**Task brief**
Pick out each line below that contains the word "hands" and copy it.

━━━━

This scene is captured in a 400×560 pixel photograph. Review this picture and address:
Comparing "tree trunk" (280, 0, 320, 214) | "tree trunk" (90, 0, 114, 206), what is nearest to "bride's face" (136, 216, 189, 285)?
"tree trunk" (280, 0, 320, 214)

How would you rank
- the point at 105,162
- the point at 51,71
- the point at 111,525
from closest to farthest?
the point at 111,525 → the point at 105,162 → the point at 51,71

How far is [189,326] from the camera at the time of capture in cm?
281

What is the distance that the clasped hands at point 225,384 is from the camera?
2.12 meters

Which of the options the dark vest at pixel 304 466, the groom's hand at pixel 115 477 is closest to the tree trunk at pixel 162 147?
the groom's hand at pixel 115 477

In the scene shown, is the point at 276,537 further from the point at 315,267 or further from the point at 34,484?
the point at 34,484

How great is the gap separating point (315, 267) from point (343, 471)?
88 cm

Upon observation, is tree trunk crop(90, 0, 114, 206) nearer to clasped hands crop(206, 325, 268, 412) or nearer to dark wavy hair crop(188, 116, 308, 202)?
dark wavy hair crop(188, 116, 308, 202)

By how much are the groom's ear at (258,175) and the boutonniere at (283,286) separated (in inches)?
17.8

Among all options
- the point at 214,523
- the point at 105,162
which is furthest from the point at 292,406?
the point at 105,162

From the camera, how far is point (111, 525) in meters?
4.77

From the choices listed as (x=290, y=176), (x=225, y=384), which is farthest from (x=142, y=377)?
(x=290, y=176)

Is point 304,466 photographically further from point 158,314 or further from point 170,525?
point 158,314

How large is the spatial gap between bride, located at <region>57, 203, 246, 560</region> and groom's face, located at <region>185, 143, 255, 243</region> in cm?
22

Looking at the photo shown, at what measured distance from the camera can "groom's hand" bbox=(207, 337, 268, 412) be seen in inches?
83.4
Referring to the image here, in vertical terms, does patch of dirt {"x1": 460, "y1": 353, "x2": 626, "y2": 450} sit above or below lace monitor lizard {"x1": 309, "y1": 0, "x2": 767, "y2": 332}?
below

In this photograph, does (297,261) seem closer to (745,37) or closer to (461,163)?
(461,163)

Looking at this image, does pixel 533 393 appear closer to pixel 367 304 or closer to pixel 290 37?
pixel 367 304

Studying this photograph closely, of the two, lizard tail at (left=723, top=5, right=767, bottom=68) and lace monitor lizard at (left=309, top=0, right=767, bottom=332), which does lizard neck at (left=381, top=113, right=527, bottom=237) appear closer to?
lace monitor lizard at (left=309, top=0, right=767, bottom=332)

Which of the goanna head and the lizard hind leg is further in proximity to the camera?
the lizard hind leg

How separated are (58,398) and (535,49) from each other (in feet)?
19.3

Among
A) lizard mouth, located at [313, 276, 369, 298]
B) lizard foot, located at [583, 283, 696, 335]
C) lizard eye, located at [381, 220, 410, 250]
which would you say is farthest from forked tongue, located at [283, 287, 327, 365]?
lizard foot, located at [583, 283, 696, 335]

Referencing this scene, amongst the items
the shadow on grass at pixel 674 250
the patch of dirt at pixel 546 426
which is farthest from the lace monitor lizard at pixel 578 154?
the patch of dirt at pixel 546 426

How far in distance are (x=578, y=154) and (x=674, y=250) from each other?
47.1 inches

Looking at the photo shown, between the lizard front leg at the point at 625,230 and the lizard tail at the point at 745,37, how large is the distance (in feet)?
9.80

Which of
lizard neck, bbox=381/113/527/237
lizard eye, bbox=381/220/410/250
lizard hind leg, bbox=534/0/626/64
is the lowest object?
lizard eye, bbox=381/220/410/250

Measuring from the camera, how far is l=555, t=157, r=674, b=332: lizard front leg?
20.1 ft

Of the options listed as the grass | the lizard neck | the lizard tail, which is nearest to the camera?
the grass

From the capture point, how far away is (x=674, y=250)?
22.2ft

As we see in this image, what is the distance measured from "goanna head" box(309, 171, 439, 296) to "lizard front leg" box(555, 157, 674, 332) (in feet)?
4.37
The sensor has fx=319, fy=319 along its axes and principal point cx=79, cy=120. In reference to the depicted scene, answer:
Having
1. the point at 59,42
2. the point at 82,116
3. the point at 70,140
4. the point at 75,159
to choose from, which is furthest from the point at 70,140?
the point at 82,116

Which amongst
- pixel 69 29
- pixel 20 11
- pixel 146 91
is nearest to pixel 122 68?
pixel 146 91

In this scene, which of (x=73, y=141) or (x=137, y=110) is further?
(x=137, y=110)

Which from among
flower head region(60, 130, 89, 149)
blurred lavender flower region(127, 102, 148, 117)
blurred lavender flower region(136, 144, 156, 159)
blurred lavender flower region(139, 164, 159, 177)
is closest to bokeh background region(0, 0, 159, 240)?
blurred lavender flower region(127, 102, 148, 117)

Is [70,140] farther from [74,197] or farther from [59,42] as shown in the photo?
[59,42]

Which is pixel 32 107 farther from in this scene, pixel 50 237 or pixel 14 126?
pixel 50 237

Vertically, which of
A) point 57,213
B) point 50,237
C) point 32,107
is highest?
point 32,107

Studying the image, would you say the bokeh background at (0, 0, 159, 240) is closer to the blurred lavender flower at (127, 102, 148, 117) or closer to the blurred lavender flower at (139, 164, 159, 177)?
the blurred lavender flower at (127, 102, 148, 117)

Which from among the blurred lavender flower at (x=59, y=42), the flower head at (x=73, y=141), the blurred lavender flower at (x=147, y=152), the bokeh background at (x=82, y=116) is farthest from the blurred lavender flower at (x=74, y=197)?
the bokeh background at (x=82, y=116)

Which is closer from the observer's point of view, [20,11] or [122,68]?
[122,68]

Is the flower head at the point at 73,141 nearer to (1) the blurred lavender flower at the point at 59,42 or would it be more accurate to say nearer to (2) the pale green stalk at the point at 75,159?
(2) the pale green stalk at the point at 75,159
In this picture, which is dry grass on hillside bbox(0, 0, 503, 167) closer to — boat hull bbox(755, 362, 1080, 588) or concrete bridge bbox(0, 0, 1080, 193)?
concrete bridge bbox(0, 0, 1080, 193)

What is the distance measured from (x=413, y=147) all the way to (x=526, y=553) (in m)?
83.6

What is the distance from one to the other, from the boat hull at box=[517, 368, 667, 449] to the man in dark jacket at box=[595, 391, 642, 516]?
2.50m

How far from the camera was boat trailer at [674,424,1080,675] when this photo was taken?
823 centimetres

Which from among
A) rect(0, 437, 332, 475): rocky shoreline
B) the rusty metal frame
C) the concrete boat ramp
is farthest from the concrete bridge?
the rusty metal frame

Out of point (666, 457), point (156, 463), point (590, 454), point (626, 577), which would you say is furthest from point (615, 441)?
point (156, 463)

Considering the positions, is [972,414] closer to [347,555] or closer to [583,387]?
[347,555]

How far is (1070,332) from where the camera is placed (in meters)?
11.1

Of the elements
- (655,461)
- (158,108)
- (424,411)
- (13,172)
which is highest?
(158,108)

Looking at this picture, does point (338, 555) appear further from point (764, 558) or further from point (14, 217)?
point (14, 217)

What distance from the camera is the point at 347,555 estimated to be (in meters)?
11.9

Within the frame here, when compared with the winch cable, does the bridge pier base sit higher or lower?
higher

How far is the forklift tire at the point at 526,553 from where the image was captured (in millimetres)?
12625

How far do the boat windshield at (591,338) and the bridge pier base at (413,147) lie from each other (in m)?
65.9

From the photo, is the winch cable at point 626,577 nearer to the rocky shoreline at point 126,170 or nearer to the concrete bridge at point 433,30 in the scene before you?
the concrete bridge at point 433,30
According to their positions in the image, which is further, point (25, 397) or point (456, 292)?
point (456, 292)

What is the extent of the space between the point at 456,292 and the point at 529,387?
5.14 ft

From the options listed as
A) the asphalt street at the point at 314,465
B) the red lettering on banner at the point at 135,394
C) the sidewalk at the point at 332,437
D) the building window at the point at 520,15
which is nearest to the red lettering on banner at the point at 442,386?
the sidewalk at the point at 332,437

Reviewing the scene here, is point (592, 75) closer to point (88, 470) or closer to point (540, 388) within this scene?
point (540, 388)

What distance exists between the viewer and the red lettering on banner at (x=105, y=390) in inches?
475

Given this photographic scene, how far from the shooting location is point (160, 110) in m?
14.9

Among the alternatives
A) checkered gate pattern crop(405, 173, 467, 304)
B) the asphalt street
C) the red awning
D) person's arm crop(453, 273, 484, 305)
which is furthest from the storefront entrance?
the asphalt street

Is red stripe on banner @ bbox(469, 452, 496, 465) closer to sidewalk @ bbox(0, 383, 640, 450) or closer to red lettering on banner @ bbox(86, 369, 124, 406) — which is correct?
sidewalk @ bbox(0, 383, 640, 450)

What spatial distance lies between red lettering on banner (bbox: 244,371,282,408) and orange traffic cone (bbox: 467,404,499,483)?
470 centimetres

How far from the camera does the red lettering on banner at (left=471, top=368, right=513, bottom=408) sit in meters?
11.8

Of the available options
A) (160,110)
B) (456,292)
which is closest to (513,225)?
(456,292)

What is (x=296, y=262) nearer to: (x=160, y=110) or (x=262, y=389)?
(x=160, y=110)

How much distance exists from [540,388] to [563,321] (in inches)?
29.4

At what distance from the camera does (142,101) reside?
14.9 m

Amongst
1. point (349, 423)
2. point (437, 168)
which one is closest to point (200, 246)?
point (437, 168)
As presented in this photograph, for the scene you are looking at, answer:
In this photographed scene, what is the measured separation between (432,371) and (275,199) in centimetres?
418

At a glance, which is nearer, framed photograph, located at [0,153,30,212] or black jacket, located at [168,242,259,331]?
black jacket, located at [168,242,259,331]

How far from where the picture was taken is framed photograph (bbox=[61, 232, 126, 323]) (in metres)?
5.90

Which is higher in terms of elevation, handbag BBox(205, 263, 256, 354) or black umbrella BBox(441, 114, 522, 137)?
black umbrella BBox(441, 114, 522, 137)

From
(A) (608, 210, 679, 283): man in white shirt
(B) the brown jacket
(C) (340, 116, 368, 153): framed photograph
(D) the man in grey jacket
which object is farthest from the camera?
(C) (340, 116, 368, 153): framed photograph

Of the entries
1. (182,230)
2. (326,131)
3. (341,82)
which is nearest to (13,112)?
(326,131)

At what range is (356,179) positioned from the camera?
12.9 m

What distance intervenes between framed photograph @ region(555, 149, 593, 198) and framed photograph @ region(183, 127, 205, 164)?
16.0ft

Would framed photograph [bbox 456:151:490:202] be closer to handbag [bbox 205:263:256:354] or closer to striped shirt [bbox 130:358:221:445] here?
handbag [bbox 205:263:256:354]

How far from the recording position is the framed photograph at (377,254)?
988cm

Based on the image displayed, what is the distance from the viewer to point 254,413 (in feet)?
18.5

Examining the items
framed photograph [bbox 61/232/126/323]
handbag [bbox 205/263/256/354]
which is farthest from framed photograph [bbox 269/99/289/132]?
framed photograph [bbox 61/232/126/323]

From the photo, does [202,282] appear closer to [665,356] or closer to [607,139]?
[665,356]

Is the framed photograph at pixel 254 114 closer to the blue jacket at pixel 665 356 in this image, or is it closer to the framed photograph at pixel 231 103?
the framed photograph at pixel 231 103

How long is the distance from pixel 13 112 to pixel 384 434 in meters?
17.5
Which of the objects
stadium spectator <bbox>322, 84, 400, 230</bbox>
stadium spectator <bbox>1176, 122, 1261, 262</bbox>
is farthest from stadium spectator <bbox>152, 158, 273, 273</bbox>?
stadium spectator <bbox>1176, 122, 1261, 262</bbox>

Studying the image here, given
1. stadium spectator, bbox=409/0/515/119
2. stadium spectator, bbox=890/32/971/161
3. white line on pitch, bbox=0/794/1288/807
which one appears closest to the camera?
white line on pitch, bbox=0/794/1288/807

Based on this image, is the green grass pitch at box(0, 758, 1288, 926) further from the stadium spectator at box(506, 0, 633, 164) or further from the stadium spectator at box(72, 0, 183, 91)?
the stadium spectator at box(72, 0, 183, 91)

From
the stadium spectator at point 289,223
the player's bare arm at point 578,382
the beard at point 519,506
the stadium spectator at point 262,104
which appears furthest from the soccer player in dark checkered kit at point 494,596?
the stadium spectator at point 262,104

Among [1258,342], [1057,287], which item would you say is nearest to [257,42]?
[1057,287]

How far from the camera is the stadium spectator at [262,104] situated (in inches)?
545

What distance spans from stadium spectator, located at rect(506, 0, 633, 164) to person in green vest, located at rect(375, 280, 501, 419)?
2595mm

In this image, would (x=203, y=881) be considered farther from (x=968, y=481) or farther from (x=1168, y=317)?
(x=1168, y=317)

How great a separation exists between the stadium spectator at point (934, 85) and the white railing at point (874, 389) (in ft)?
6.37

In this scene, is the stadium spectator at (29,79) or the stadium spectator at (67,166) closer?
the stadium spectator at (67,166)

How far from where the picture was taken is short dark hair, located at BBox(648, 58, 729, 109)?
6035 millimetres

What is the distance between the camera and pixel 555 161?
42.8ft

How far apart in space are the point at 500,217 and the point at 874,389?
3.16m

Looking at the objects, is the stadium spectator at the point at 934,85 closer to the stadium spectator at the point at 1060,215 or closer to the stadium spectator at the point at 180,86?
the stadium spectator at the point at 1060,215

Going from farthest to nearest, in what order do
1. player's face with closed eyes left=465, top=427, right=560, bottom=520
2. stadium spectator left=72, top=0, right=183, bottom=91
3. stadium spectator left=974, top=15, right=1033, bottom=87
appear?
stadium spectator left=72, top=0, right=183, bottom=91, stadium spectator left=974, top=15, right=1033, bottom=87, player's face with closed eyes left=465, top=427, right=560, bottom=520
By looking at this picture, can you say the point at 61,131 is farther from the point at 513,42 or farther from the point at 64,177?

━━━━

**Written reply**
What is the distance that the clasped hands at point 225,384 is from the camera?
Upon observation, is tree trunk crop(90, 0, 114, 206) nearer to clasped hands crop(206, 325, 268, 412) or nearer to dark wavy hair crop(188, 116, 308, 202)?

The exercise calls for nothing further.